▸ Consigne
Présentez sous forme de liste numérotée tout ce qui va de la ligne contenant "At what distance" jusqu'à celle contenant "Among all of", ces deux lignes comprises. Laissez de côté les lignes vides.

▸ Données fournies
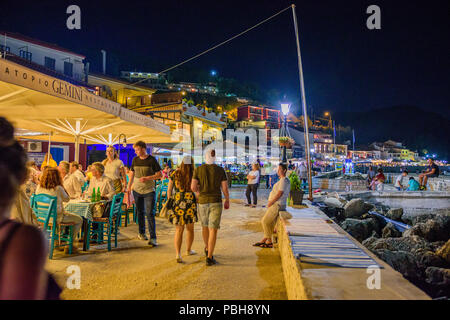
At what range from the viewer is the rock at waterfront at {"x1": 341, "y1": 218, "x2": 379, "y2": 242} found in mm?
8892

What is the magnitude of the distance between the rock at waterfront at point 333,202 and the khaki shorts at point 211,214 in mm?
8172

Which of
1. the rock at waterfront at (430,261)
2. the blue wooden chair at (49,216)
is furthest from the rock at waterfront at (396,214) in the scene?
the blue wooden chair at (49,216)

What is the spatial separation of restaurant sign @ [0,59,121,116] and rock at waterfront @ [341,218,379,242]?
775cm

* * *

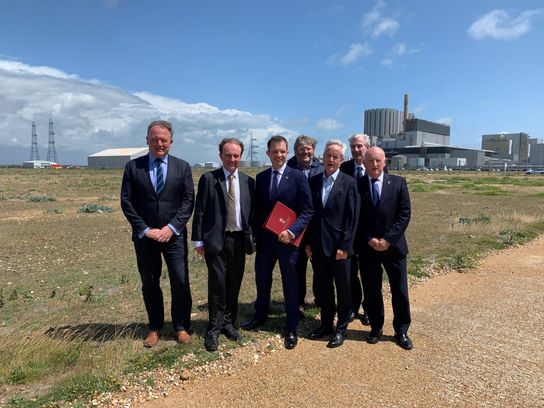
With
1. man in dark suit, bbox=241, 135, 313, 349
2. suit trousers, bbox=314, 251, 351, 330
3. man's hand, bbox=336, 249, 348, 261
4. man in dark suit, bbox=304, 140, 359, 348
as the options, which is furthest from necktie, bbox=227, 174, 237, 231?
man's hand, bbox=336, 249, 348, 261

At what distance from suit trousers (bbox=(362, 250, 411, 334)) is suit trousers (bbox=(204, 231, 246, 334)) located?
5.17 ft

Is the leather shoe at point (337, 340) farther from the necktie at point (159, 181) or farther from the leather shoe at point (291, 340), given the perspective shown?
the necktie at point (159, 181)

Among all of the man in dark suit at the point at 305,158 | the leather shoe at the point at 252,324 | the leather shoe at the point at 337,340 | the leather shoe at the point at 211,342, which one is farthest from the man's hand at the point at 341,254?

▸ Corrigé
1. At what distance from suit trousers (bbox=(362, 250, 411, 334)) is suit trousers (bbox=(204, 231, 246, 334)) located?
2. 5.17 ft
3. Is the leather shoe at point (337, 340) farther from the necktie at point (159, 181) or farther from the leather shoe at point (291, 340), given the perspective shown?
4. the necktie at point (159, 181)
5. Among all of the man in dark suit at the point at 305,158 | the leather shoe at the point at 252,324 | the leather shoe at the point at 337,340 | the leather shoe at the point at 211,342, which one is farthest from the man's hand at the point at 341,254?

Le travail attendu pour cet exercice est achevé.